Review: Banderas as Almodovar is a triumph of subtlety, wit
“Don’t get that storyteller look,” film director Salvador Mallo’s elderly mother admonishes him at one point in “Pain and Glory.” It’s hard not to chuckle, because the character is a thinly veiled stand-in for Pedro Almodovar himself _ the film’s director, of course, but also one of the great storytellers in cinema today.
Mallo’s mother is telling her son that she doesn’t want to be fodder for his films. But as Almodóvar’s many fans well know, that’s impossible; the Spanish legend has used his late mother, his childhood, his craft, his sexuality and almost everything else about his life to make his brilliantly eclectic films over the decades.

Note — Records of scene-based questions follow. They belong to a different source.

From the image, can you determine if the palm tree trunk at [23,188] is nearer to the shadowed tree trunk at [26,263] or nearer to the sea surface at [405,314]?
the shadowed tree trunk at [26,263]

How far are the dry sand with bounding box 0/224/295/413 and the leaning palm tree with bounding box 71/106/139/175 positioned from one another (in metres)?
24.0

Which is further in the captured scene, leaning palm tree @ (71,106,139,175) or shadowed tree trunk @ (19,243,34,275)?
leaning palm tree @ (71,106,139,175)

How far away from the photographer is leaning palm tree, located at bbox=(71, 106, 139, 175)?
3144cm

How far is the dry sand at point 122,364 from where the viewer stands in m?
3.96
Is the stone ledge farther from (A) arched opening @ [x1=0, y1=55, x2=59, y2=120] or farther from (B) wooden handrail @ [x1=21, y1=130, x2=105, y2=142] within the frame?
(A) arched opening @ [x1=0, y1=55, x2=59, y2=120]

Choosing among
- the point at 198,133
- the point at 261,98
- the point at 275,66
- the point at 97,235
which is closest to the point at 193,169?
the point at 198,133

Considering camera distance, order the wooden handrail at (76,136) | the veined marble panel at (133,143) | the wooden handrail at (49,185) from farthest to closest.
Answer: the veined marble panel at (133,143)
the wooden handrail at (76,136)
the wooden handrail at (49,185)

And here, he’s doing it more than ever. Though significant parts are fictionalized, “Pain and Glory” is a deeply personal quasi-autobiography starring, happily for us, Antonio Banderas, Almodovar’s longtime collaborator. Though Banderas apparently wears some of the director’s real clothing, this is not an exercise in mimicry; it’s an exquisitely lived-in performance by an actor who so grasps the essence of the man he’s portraying that he can be as subtle as he wants, like the quietest notes on a finely tuned instrument.
The film is basically a dialogue between Mallo’s present and his past, at a difficult crossroads. He’s achieved fame and wealth but no longer fits the provocateur label he once had. He lives alone (in an eye-popping, art-filled apartment modeled on Almodovar’s own). He suffers from tinnitus, migraines, back pain from a recent operation, and a disturbing choking reflex when eating. And he suffers mentally, too, from anxiety and depression, not to mention grief over the recent death of his mother.